# Exercise directions:
Find the lines in the entries that follow where the word "giraffe" occurs, and state how many there are, with no other words.

[Collected data]
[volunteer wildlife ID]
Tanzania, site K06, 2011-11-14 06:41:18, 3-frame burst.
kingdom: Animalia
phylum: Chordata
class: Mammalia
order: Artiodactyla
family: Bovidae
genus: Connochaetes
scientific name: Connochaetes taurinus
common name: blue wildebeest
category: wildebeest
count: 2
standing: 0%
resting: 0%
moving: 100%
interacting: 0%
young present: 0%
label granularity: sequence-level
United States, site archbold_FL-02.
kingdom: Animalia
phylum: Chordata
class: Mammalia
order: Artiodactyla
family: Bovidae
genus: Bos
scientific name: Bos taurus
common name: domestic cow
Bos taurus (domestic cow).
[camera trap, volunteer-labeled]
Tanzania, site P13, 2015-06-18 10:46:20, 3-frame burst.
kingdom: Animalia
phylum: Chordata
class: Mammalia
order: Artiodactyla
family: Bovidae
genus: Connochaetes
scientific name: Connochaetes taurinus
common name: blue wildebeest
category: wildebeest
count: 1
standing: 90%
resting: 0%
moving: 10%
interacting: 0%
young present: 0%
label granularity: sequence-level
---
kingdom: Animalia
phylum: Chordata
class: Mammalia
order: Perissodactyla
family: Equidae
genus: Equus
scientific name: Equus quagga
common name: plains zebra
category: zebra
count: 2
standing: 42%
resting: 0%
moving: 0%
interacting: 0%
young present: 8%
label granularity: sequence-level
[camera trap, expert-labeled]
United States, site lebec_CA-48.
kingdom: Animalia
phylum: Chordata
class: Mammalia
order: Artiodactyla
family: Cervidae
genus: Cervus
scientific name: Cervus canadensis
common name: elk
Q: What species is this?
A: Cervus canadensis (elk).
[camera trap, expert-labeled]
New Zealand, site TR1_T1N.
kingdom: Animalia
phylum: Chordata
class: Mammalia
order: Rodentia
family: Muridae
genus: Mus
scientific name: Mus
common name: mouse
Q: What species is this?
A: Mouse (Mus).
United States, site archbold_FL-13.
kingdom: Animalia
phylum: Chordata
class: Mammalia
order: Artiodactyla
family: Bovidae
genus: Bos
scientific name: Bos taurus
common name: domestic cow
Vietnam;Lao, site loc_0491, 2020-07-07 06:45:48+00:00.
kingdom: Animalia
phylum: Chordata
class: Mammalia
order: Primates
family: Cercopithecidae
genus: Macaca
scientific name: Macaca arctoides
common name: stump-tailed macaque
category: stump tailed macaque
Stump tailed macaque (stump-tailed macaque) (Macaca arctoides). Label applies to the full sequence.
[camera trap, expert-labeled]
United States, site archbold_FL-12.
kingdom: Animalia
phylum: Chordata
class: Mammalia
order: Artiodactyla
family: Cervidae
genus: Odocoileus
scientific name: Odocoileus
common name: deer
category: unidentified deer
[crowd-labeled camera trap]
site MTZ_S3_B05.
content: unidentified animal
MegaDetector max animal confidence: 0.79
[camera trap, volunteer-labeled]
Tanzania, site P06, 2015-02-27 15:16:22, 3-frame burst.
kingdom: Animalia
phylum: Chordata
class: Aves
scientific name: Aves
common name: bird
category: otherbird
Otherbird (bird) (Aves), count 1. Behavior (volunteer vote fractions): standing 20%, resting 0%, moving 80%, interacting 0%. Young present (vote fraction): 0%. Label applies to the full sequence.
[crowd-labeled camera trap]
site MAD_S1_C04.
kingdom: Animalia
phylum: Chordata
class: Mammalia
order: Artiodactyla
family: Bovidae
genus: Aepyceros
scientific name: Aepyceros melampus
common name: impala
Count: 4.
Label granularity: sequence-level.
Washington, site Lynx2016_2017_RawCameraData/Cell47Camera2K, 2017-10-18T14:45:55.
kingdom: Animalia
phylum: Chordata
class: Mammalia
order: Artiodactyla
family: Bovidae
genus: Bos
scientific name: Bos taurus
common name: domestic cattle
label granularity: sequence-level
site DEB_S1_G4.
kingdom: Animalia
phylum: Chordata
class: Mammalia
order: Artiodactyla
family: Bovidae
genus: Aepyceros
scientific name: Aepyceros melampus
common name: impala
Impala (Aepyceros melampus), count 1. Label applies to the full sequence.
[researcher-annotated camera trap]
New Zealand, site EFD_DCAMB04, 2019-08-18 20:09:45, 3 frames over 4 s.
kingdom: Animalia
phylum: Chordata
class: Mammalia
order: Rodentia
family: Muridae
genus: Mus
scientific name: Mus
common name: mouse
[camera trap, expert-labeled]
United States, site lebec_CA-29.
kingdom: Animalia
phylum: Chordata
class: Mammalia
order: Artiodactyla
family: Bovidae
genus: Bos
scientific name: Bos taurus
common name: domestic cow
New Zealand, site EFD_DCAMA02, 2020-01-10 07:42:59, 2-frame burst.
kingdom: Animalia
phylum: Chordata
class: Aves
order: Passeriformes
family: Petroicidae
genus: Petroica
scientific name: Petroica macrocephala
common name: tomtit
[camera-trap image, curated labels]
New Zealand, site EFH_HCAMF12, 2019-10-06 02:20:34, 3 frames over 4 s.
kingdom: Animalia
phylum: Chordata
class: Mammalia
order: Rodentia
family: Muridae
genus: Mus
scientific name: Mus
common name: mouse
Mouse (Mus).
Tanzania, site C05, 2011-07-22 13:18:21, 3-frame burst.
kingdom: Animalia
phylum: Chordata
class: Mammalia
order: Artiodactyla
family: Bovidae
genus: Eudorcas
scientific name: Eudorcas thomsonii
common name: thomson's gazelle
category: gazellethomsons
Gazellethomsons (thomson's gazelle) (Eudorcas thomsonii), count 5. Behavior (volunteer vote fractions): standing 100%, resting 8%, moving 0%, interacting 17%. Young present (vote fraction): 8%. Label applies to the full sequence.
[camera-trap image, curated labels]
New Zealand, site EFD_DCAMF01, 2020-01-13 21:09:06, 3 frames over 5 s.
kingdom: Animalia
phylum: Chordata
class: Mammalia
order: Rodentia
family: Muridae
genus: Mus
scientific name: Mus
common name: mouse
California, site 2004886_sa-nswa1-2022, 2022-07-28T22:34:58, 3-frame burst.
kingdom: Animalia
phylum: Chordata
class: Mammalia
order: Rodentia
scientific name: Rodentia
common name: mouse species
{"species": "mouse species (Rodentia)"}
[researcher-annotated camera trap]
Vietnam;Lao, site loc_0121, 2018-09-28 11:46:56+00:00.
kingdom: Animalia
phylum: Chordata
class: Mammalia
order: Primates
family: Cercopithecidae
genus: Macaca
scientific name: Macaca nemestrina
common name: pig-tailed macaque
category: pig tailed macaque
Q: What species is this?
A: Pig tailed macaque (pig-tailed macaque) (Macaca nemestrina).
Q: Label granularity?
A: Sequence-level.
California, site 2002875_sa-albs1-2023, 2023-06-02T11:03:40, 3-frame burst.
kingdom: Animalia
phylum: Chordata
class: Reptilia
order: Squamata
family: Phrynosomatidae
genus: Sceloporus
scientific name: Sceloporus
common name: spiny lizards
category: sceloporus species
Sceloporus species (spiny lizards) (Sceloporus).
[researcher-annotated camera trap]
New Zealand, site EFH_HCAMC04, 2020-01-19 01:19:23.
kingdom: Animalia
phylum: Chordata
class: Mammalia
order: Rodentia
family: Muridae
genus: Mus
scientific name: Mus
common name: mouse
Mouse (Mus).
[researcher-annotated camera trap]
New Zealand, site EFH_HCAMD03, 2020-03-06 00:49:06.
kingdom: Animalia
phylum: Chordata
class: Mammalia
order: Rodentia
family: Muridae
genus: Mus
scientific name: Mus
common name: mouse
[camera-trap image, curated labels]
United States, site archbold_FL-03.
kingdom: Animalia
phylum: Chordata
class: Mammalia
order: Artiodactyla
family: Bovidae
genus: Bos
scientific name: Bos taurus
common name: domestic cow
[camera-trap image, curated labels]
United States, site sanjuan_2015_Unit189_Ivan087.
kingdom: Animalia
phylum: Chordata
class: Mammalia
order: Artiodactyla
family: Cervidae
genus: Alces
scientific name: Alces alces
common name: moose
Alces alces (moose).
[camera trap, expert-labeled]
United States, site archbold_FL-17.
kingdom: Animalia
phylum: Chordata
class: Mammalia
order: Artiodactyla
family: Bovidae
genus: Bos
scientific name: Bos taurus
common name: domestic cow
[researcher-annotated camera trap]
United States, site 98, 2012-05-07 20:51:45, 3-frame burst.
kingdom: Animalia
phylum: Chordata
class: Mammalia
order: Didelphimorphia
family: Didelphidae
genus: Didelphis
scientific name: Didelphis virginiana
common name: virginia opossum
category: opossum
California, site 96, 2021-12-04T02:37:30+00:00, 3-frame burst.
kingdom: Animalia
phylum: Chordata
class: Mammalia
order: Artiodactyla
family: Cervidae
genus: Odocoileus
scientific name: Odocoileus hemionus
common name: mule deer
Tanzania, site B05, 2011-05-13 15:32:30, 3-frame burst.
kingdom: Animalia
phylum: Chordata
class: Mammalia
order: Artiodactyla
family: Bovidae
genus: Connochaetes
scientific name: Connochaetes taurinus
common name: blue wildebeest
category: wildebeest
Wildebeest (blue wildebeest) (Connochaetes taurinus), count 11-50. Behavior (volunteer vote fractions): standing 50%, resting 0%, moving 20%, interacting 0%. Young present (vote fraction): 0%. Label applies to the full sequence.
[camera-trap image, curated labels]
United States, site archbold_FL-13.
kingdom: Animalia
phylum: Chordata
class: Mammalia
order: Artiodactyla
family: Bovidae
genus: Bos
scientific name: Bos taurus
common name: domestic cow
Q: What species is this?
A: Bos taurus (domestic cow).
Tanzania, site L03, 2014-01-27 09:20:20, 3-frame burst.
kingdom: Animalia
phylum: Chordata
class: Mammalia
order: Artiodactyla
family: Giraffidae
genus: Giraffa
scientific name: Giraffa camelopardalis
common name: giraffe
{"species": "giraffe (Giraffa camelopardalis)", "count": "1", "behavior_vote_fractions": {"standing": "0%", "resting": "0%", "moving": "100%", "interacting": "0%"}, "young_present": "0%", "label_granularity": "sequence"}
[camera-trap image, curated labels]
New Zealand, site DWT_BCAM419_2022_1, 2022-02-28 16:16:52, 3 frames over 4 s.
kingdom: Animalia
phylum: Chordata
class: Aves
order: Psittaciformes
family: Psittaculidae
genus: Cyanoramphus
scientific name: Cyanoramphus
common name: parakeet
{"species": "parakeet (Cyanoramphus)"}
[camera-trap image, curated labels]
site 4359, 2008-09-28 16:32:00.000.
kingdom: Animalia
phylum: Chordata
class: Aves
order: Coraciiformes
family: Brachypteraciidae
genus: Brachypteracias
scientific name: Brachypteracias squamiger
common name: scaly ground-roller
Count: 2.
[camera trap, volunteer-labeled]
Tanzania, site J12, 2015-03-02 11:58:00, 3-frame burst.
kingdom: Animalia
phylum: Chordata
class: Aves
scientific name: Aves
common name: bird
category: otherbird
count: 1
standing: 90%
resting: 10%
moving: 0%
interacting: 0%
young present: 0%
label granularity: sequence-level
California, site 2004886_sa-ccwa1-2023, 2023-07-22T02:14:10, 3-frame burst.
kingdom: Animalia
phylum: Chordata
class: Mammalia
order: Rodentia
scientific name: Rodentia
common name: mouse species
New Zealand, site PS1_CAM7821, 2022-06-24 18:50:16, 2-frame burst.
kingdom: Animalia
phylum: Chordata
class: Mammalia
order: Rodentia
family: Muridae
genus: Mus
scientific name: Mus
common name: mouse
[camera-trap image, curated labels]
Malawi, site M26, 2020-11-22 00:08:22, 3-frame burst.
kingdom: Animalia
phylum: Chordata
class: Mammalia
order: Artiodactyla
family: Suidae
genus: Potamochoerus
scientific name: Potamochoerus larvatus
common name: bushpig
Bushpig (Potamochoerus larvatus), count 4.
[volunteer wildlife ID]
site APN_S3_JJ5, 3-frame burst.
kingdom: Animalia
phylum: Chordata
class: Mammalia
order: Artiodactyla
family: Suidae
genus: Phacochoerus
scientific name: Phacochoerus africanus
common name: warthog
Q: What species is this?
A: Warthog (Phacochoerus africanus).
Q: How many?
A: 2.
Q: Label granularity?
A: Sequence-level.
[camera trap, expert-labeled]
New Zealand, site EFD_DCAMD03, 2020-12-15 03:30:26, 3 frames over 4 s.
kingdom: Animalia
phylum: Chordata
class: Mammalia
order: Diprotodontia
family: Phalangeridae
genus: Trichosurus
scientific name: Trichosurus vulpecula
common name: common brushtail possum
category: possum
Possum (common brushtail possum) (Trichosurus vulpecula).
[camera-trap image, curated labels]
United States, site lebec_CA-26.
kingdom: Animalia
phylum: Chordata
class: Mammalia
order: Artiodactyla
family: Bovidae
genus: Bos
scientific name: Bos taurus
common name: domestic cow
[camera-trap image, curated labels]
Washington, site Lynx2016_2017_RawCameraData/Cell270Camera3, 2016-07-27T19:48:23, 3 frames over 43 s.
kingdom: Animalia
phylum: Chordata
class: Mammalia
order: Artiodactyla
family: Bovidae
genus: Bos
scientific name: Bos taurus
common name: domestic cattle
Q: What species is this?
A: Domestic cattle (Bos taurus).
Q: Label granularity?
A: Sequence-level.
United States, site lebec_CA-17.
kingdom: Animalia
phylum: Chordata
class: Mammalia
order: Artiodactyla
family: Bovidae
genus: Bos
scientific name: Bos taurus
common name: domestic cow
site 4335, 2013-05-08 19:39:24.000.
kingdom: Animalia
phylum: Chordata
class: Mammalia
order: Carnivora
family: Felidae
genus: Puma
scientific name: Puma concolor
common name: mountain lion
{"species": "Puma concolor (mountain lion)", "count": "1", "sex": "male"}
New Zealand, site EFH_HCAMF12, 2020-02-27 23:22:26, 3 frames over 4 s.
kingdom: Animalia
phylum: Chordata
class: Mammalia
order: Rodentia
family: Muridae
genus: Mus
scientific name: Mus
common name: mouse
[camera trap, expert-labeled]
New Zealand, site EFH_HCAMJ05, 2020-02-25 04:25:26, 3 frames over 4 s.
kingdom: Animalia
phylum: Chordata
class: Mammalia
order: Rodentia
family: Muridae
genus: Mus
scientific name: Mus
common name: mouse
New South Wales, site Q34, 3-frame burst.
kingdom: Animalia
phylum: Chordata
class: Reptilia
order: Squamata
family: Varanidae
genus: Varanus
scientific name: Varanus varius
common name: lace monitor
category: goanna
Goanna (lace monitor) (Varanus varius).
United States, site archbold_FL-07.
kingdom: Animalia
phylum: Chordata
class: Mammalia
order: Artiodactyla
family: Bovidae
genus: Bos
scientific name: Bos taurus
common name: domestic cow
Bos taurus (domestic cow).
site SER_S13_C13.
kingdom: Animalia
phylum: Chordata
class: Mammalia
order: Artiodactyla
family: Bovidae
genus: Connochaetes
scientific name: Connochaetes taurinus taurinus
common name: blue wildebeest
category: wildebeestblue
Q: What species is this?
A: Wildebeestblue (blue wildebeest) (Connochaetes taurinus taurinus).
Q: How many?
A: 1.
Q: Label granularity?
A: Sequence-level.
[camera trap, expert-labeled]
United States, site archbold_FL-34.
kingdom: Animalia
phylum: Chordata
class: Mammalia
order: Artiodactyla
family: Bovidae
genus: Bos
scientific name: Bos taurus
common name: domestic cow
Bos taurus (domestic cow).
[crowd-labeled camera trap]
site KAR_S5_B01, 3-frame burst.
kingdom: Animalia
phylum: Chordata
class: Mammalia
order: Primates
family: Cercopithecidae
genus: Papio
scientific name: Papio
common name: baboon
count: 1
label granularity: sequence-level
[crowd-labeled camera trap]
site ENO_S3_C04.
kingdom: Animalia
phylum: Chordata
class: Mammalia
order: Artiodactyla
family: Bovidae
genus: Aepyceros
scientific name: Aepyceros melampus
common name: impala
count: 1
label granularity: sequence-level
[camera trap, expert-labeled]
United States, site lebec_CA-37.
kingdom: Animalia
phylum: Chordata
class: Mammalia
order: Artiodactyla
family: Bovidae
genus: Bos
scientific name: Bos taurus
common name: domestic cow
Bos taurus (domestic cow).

# Answer section:
2